NCL allows users to read files created using, say, big-endian
machines on little-endian machines and vice versa via the
setfileoption
procedure. This procedure also allows the data to be written
according to a specified byte order.
setfileoption("bin","ReadByteOrder","LittleEndian")
v = cbinread("data.littleEndian.bin",-1,"float")
setfileoption("bin","WriteByteOrder","BigEndian")
cbinwrite("data.bigEndian.bin",v)
Hints on determining the exact format
of a binary file
[Thanks to Dave Allured of NOAA for this write-up.]
One general method of file sleuthing is to add up the expected byte
sizes of all of the arrays that are supposed to be in the binary file,
and compare with the actual file size. The exact difference value is
an indicator of the file format.
- Difference 0 implies flat binary file.
- Difference 8 implies Fortran sequential and single large record.
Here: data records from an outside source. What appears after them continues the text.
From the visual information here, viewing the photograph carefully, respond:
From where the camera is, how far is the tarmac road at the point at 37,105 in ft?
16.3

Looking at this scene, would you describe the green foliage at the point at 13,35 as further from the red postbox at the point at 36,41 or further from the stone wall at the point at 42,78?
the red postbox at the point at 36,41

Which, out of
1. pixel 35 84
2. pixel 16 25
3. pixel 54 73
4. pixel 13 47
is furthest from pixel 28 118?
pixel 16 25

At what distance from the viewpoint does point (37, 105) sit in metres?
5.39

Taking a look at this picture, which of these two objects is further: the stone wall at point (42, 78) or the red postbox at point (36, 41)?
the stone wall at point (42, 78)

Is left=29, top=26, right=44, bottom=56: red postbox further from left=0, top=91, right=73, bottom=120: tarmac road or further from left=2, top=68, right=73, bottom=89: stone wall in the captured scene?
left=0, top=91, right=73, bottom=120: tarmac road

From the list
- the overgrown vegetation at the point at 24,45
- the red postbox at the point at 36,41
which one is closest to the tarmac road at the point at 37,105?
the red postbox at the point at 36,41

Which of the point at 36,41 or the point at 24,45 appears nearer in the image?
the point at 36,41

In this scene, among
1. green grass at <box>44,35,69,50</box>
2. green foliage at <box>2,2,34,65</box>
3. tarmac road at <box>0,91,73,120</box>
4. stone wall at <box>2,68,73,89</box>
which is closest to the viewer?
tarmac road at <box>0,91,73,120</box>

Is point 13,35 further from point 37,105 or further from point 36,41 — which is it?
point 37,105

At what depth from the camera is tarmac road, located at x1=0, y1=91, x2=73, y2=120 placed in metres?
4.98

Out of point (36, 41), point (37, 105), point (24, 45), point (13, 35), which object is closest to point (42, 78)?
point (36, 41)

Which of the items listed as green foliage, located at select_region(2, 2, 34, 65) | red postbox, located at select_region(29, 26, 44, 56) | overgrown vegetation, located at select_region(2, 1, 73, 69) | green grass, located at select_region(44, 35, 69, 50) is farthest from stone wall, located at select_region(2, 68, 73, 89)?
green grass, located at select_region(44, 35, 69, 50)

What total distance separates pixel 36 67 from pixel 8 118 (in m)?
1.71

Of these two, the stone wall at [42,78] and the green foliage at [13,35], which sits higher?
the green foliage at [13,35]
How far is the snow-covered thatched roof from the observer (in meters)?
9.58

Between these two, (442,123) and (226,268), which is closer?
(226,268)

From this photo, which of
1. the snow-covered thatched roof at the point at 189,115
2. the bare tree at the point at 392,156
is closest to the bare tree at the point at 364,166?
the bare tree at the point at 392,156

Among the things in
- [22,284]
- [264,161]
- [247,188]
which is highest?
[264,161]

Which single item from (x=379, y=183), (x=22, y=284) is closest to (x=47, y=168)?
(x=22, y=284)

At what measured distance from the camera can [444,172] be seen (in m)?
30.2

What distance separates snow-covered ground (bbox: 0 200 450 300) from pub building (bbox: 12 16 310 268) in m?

- Difference 8 * (number of variables) implies Fortran sequential
and each variable in a separate record.
If the difference is other than one of these three, then there are
other possibilities. There may be more or fewer variables in the file
than expected; some of the arrays may be packed or double precision;
the dimensions may be other than expected; there may be header records
in the file; the record structure is something other than the simple
possibilities above. You may be able to determine some of these other
possibilities by manual inspection of the binary file.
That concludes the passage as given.